House passes most favored nation ban

A proposal to ban a controversial provision used in contracts between health care providers and insurance companies passed the House by a vote of 140-0 Thursday. It now goes to the Senate.

The provision, known as a most favored nation clause, requires a hospital or health care provider to give an insurance company the lowest rates it offers. Hospitals and physicians lobbied for the ban, saying the clauses are unfair and anti-competitive. The insurance company ConnectiCare also supported the bill, arguing that it creates an uneven playing field among insurers.

Anthem Blue Cross and Blue Shield, which uses the provision in contracts, argued that the clauses benefit consumers by securing the lowest rates. The company also noted that no federal or Connecticut courts have found the clauses to be illegal or anti-competitive.

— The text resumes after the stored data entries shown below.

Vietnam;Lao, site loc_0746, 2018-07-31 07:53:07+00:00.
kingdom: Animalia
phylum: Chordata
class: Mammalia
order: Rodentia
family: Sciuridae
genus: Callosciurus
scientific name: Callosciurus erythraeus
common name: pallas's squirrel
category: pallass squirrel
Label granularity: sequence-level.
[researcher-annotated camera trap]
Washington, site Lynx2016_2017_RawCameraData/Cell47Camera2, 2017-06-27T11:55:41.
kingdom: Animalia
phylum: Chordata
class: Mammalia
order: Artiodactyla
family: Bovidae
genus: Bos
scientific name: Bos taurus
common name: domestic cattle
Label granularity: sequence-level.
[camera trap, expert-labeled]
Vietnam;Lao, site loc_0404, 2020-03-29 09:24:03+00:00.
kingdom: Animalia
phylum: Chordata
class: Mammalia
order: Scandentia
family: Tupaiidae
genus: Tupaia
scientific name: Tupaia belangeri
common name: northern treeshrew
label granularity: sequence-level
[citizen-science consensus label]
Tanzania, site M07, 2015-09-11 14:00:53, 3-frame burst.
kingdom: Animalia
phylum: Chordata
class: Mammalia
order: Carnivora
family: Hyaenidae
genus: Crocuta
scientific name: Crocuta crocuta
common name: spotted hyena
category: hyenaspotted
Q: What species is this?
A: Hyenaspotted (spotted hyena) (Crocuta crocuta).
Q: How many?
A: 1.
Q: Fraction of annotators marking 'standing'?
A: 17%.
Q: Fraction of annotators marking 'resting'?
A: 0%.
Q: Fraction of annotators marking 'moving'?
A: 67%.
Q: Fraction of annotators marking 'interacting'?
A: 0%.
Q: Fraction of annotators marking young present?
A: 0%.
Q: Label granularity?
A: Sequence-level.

During a debate on the proposal, Rep. Christopher D. Coutu, R-Norwich, said the bill raised questions about how much government should get involved in contract issues. But he ultimately supported the measure. Rep. Susan M. Johnson, D-Windham, and Rep. Jason D. Perillo, R-Shelton, called the provisions anti-competitive.

Several other states have already banned or restricted most favored nation clauses. The U.S. Department of Justice filed an antitrust lawsuit against Blue Cross and Blue Shield of Michigan over its use of most favored nation clauses.